# Madden Brush: which color of blue?



## Kutsmail1 (Dec 26, 2007)

After reading through threads on SM, and 2other sites, I went to research links and prices of the Madden brushes. Then I see there are 2 blue colors. One is a light blue and the other is a royal to navy blue. I had collected my links, but had to step away from the computer .....little Miss Do Da decided to bounce and play on the bed and bounced on the computer and knocked me off line....and guess what...my research is gone!

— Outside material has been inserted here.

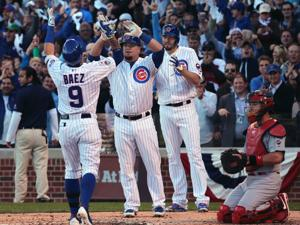 LIVE: Action photos, Game 4 Cards v. Cubs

Which color blue is the one to buy? I like a brush with a little cushion to it, so did not like the pink one. Would like to order today as I am giving on on that dang Christenson that pins keep going under the pad on.

Thanks all.


----------



## k/c mom (Oct 9, 2004)

Do you already have the pink? It should be fine. I have the orange which is the same as the pink and it is quite soft. I have the darker blue and it's just a teeeeeny bit softer than the orange. I also have the purple which is supposed to be a little firmer but honestly don't see much difference in any of them.


----------



## Ladysmom (Oct 19, 2004)

One of my bow customers sells Madan brushes and she emailed the company about the different brushes. This is the reply she got:

From : 寄件者 Christina at Madan

"Thanks for the commend, yes, the MADAN pin brush was great for the yorkies, special for the Blue and Green colors, this 2 colors are VERY SOFT, and Red, Purple just SOFT, the Pink & Black, Orange, Baby blue was A LITTLE BIT SOFT, and the Black handl with red padding is hard type, We do had promotion for Blue, Black, Orange, Baby blue colors for buy 10 get 1 free, you also can mix colors if you want to!"


----------



## Kutsmail1 (Dec 26, 2007)

No, I truly did not like that the pink brush had no give. I sold it to an SM member. I really like a little give in the pad. My pink one had no give so I went to the Christenson which is ok except for the sinking pins lol.

Thanks for the responses.


----------



## jmm (Nov 23, 2004)

The baby blue is the same as the pink.


----------



## k/c mom (Oct 9, 2004)

QUOTE (Kutsmail1 @ Sep 12 2009, 02:27 PM) index.php?act=findpost&pid=828868


> No, I truly did not like that the pink brush had no give. I sold it to an SM member. I really like a little give in the pad. My pink one had no give so I went to the Christenson which is ok except for the sinking pins lol.
> 
> Thanks for the responses.[/B]


Oh, gosh, that is weird... the blue, purple and orange definitely have give... Did you buy yours from someone you trust? Just wondering if it could be a knock off or fake .... I believe a lot of people here use the pink one.


----------



## Malsam (Sep 28, 2007)

if your maltese is of the thicker and longer coat volume, you should get MPB-M01, black (mid firmness). If yours is the standard coat amount, get MPB-M02 or blue (super soft). If yours still puppy or having lesser coat, use MPB-M05 or purple (super soft II). That 1 is for puppies and all breeds that have softer coat.


----------



## Kutsmail1 (Dec 26, 2007)

QUOTE (Malsam @ Sep 12 2009, 09:30 PM) index.php?act=findpost&pid=829055


> if your maltese is of the thicker and longer coat volume, you should get MPB-M01, black (mid firmness). If yours is the standard coat amount, get MPB-M02 or blue (super soft). If yours still puppy or having lesser coat, use MPB-M05 or purple (super soft II). That 1 is for puppies and all breeds that have softer coat.[/B]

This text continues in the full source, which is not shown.